彼女を囲むように五人の侍女も舞い始めるけれど、真珠の指先まで神経が行き届いた舞の前にはかすんでしまう。息をのむ音があちこちから聞こえてきた。
目を引く。
大勢の中にいても、同じ踊りを踊ったとしても、きっと人は彼女にくぎ付けになる。
全体とのバランスを取りながら踊るのとはまた違う、ただ一人の舞。
ジェイがその後何度も目にすることになる、女神へささげる祈りだ。
やがてその舞が終わると、真珠はふわりと両手をついて空を見上げた。天から下りていた光の帯が粒子に変わってキラキラと弾ける。その先に、半透明に見える巨大な女神、イザーナの姿があった。
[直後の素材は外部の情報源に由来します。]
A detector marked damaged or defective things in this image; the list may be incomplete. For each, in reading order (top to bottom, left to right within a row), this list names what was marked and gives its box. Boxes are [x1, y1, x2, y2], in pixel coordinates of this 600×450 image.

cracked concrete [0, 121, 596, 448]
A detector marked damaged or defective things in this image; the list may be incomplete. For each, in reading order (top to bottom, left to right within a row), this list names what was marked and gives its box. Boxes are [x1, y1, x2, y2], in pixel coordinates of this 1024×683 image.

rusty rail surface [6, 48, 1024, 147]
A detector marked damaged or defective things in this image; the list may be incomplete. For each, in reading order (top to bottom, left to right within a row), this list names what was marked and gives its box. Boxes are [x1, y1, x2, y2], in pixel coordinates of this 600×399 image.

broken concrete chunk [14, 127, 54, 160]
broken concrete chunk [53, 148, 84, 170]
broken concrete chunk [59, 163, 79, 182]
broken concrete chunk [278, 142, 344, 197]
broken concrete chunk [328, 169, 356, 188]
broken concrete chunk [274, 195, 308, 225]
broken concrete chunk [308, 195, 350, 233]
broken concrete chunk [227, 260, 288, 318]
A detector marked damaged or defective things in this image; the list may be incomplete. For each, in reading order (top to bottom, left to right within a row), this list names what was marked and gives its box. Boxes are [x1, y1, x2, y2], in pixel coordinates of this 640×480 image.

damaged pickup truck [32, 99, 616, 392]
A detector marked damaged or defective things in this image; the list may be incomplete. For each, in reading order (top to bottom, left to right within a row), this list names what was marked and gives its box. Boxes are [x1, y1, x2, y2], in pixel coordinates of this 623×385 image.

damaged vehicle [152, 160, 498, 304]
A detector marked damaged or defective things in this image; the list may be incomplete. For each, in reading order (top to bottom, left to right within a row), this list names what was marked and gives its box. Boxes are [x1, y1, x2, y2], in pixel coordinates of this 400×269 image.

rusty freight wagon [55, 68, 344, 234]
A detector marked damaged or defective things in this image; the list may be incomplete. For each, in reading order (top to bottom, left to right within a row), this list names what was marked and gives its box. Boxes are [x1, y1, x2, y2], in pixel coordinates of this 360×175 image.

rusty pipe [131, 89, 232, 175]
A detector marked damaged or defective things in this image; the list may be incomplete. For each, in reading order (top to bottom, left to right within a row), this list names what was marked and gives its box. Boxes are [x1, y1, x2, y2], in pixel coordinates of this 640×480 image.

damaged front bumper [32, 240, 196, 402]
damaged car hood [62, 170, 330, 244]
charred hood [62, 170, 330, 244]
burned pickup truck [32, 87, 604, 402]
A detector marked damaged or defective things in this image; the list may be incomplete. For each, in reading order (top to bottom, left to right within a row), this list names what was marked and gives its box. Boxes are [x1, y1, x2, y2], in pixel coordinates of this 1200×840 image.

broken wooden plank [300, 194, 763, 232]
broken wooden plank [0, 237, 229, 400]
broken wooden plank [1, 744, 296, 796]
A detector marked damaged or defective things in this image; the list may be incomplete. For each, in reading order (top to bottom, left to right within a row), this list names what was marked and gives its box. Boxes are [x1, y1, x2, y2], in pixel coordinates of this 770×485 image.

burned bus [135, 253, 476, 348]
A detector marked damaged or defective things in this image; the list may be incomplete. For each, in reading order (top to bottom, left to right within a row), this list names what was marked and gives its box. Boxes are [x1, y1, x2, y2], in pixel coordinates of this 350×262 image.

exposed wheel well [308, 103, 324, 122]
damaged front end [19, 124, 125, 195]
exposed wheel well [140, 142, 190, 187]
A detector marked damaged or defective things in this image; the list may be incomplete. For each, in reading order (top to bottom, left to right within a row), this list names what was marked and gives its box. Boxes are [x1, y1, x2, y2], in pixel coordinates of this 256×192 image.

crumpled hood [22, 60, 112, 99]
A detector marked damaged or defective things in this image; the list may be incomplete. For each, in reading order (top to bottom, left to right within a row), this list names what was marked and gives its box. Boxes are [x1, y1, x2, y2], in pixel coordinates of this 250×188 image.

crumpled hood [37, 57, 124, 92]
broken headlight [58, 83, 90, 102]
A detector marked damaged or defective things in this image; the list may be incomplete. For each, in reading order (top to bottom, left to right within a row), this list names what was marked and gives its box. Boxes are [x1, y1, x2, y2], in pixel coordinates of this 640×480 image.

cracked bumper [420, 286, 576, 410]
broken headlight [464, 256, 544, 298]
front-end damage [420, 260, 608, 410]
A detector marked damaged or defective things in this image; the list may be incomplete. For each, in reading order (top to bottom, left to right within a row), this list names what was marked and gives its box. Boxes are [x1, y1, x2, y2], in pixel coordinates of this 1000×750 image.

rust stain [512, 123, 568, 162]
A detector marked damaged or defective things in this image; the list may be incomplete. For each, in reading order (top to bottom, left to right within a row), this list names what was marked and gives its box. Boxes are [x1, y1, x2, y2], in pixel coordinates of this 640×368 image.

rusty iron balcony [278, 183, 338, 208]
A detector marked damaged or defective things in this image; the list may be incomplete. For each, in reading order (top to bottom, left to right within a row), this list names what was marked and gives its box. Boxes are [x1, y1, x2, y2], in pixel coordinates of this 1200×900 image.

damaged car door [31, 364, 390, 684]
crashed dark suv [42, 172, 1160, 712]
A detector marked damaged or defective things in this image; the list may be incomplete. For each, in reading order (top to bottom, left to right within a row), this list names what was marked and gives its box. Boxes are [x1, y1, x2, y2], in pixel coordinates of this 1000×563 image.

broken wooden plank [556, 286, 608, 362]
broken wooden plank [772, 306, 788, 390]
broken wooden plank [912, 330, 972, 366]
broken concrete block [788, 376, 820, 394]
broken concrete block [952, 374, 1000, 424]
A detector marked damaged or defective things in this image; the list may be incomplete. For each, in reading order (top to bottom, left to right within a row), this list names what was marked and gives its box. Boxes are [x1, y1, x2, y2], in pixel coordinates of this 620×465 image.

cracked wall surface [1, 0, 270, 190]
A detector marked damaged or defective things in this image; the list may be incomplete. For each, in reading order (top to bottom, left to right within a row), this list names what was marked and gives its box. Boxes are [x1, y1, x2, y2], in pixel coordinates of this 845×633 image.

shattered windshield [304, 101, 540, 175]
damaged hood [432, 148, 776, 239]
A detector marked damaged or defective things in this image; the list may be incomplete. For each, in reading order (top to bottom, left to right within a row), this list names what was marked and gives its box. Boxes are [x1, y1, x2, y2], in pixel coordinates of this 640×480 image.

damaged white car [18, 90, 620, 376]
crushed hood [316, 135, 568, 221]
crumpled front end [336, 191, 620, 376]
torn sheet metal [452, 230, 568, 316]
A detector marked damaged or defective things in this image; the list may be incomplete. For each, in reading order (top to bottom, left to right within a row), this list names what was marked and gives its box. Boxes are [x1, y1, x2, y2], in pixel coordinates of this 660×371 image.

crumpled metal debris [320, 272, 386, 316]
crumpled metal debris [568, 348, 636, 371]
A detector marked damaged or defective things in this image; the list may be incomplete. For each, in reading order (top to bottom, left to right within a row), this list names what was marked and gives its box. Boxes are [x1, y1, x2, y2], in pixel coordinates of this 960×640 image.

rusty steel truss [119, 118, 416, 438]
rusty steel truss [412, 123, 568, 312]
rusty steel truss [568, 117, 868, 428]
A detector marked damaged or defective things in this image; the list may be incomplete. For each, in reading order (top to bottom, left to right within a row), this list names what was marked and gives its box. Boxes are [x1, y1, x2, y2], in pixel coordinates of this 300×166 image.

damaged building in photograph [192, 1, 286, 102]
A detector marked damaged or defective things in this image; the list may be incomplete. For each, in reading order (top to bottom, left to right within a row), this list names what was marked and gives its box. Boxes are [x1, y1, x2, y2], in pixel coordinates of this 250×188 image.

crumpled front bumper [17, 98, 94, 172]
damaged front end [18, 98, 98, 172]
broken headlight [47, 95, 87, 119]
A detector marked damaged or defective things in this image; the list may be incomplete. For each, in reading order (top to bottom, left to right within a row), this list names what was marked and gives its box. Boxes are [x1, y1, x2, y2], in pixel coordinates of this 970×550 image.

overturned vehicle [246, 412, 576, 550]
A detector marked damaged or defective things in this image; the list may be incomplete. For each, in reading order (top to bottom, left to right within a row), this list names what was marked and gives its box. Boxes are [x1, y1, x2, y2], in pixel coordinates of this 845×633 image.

目に映るのが上半身だけとはいえ、空を覆うようなイザーナが両手を差し出すと、アレクと真珠がすっぽりと隠される。
声のような、そうでないような声が聞こえるのは、女神が二人に何か話しているからなのだろう。
時間にすれば一分もないその間に、何が起こっていたのかはわからない。
ただ、女神が消えた後、アレクの姿が変わっていた。
「女神より、花嫁に聖女を賜ったぞ」
にやりと笑って真珠を横抱きにするアレク。
一瞬驚いたような顔をした後、にっこり微笑んだ真珠は、ぐるりと周囲を見回した。ほんの一瞬だけジェイと目が合ったような気がしたのは気のせいだろう。
(ああ、だからだったのか)
アレクは男の姿に変わっていた。
体が一回り大きくなり、声も幾分低くなっている。男装しているのとは明らかに違うその姿。
――そう。ジェイにはそう見えていた。
そして、みんなにも。
その奥に本当のアレクが見えるのは、きっと
でも前世の俺のなかで、「王は男だ」と記憶が書き換えられたことを感じた。
そして最敬礼を取りながら、心の奥で膨れようとする恋情を抑え込んだことも。
ジェイの中に不思議なほど嫉妬は感じなかった。王と聖女。それは、あまりにもしっくりする姿だったのだ。胸が痛むほど美しい二人だった。
(真珠さん……)
心の中で諒が彼女を呼ぶ。気づいてほしいと声を出したいのに、彼女に手を伸ばしたいのに、体は全く動かない。
二つの心で相反する思いに、身の内が粉々に砕けそうな気がした。